Fast-fashion Nightmare For Bangladeshi Clothes Makers
One day Parvin was toiling to meet the fast-fashion demands of European capitals, the next she was among hundreds of thousands of Bangladeshi clothes workers made instantly jobless as the coronavirus pandemic struck.
Big-name international brands have cancelled billions of dollars in orders because of the pandemic, decimating Bangladesh's most important export industry and hurting in particular rural woman who dominate the workforce.
Parvin, a 28-year-old seamstress, joined thousands of workers queueing to collect final wages from tables of banknotes set up at the Al Muslim factory, one of the biggest in the country that supplies some of the world's most famous labels.
The workers waited in long lines, each one metre apart in a bid to keep up social distancing, and the anxiety built as the towers of bank notes went down.
"We don't know when it will reopen," said Parvin, who collected her salary for March just before the giant complex closed its doors.
She has no other means to support her family going forward, and described her situation as a "catastrophe".
"Many factories have already closed. My husband is jobless."
Making the shirts, pullovers, bras and socks for stores in wealther nations is the foundation of Bangladesh's impoverished economy.
It accounts for 80 percent of the South Asian nation's $40 billion of annual exports and has played a vital role in its growth of the past two decades.
More than four million people, mainly women from poor rural villages, are employed in the sector.
But the industry has a reputation for running sweatshops, with workers toiling in unsafe factories without labour protections or a social safety net.
The 2013 Rana Plaza diaster, when the collapse of the garment complex claimed the lives of 1,130 lives, exposed appalling safety conditions in Bangladeshi factories.
Now, with international brands walking away and a government lockdown stopped people in Bangladesh travelling, laid-off workers are complaining of being dumped without any help.
Thousands of workers -- some of whom had earnt just $100 a month -- have staged multiple demonstrations over the past week complaining that factories have not paid them.
"Many of us don't have food at home now. We can't even ask for handouts on the streets because those poorer than us would mock us as we have jobs," said sewing machine operator Didarul Islam.
"What do we do? Die of hunger?" added the 38-year-old father of two.
International brands have cancelled or held up orders worth $3.11 billion, affecting more than two million workers, according to the Bangladesh Garment Manufacturers and Exporters Association.
"The situation is apocalyptic," said Asif Ibrahim, a factory owner and a BGMEA director.
The Bangladesh group and counterparts in China, Vietnam, Pakistan, Cambodia and Myanmar, have pleaded with the high street majors not to cancel orders.
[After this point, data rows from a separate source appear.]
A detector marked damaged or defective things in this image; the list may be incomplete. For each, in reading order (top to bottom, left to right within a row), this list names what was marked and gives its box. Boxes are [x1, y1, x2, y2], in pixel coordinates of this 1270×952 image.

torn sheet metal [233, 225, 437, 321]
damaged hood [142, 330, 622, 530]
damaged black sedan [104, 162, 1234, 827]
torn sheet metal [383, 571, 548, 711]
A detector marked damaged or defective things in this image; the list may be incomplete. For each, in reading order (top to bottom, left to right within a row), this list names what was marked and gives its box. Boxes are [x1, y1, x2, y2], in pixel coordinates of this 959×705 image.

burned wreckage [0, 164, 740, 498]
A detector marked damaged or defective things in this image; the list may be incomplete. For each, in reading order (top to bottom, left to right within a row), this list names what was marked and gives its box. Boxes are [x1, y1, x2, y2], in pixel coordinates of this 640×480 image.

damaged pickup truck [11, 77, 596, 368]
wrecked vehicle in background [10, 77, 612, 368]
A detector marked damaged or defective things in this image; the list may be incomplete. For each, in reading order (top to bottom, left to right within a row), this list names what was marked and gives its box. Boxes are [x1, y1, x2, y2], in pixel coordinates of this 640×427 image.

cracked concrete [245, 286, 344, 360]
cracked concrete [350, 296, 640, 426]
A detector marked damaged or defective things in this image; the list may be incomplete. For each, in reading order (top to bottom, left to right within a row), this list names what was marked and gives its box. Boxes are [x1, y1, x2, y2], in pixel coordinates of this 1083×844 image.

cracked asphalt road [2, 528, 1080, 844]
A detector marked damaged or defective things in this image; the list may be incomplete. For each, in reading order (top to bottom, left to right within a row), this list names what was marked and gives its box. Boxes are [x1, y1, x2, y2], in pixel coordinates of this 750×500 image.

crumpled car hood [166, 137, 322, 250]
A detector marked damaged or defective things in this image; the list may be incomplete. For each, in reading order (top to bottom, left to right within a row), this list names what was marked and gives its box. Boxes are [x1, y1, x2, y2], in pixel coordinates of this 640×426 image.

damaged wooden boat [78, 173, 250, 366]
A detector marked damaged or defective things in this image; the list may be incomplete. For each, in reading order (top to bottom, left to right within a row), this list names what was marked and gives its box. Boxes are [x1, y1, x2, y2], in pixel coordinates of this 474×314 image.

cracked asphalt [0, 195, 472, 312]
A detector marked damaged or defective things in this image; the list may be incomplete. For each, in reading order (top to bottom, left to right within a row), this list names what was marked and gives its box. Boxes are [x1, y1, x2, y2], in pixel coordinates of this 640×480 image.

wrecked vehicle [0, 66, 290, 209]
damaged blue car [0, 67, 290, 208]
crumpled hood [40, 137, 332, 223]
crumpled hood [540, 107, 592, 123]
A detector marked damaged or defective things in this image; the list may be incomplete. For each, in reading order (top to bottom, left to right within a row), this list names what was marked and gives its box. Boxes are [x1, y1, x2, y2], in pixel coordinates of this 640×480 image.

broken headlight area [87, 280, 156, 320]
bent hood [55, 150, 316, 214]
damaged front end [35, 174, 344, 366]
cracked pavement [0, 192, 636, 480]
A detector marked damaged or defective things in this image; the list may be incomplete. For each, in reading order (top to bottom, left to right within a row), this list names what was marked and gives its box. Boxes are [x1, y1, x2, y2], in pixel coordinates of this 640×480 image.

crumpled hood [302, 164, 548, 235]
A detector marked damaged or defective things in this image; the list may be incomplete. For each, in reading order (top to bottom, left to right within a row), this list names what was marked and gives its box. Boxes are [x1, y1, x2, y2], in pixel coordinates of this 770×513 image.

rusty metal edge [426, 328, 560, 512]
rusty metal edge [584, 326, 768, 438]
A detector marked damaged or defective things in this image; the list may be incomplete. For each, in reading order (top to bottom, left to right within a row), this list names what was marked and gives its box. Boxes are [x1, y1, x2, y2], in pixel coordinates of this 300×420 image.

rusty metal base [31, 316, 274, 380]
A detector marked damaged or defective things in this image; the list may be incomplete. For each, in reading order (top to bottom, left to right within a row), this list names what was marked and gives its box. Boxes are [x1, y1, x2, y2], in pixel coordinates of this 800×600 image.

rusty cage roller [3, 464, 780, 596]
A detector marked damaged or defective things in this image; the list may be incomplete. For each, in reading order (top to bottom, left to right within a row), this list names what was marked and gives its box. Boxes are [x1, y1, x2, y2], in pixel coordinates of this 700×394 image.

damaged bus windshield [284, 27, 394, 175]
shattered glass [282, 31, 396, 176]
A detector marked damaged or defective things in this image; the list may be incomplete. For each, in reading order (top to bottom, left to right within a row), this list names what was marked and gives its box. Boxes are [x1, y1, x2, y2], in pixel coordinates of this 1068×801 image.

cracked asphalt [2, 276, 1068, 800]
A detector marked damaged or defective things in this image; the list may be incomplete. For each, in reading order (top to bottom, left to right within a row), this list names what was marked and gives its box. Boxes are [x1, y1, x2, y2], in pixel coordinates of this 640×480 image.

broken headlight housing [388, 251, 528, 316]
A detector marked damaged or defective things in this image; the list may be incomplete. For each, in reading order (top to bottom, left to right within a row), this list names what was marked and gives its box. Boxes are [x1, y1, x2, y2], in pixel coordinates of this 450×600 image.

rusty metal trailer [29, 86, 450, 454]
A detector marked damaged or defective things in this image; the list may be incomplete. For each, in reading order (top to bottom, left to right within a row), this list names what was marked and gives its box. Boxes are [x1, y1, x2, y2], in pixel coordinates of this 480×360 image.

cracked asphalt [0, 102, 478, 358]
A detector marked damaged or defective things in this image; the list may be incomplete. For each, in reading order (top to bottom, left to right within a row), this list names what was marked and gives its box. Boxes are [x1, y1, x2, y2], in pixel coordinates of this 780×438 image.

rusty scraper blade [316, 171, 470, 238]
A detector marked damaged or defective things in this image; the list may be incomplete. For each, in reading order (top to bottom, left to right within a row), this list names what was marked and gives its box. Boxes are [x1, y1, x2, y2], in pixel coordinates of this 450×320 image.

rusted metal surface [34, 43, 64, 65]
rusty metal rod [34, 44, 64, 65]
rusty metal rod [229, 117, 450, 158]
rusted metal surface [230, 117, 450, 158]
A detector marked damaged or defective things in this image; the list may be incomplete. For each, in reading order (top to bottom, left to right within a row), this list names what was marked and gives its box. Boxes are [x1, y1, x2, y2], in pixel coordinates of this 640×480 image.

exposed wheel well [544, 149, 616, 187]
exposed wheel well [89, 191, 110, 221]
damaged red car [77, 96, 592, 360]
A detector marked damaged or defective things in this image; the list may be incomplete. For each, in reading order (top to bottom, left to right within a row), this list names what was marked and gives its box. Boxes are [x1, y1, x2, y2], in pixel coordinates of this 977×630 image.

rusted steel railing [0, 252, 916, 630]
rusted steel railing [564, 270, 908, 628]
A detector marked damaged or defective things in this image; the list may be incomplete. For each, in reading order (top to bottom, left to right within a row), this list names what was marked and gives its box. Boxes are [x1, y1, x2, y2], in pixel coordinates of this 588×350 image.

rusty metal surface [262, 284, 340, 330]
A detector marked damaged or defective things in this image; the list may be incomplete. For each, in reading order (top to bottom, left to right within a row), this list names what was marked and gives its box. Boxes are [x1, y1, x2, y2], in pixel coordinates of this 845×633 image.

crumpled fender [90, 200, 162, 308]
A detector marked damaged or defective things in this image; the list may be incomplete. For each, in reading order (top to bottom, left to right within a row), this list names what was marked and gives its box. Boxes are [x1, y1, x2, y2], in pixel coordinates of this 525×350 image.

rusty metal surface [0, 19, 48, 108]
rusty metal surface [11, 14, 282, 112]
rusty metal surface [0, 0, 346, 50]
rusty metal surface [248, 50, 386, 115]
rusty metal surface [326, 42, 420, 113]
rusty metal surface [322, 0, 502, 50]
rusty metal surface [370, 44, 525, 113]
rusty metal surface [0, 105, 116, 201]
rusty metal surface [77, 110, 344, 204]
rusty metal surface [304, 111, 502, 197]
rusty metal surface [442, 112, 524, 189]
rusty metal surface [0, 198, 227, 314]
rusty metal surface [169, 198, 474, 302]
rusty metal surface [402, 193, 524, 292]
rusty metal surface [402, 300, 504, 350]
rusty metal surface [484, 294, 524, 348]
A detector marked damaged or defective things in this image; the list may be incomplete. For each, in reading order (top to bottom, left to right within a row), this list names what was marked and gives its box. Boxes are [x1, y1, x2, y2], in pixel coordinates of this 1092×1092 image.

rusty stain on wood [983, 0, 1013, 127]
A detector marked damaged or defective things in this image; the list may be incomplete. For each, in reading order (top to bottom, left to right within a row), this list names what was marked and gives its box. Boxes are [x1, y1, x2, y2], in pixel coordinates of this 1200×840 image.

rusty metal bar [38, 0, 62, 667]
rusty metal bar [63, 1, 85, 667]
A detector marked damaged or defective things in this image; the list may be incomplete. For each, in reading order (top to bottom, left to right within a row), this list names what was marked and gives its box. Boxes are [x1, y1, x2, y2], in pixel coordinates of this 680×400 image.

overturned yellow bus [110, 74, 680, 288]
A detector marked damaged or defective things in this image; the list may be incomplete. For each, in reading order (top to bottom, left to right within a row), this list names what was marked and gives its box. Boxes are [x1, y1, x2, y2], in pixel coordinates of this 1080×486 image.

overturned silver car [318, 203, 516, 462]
"It is time for global businesses to uphold and honour their commitment to labour rights, social responsibility and sustainable supply chains," said a joint statement.
Sone of the big firms, including H&M and Inditex, which runs the Zara chain, responded by vowing not to cancel existing orders. Others have sought discounts, according to the BGMEA.
There were no promises for the future though.
H&M chief executive Helena Helmersson said that purchasing was a key area where "forceful measures" have been taken because of the pandemic.
But the situation is already dire at Ashulia, home to 600 factories where workers live in rows of concrete slums near the plants.
Rubel Ahmed, the owner of a factory employing 250 people making apparel for Spanish retailers such as SDV, Ritchi and Vamutex, said he had lost more than 50 percent of his business.
Ahmed, chain smoking as he watched the empty machines in his factory, said the pandemic was "one hundred times" worse than the 2013 Rana Plaza disaster.
"Those who have smaller factories like me will be destroyed," he said.
Activist groups say action must be taken to make sure wages hold up when work starts again.
"People will remember when this crisis is over which brands stepped up to protect their workers and employees and which did not," said Dominique Muller of Labour Behind the Label, a British group on workers' rights in the clothing industry.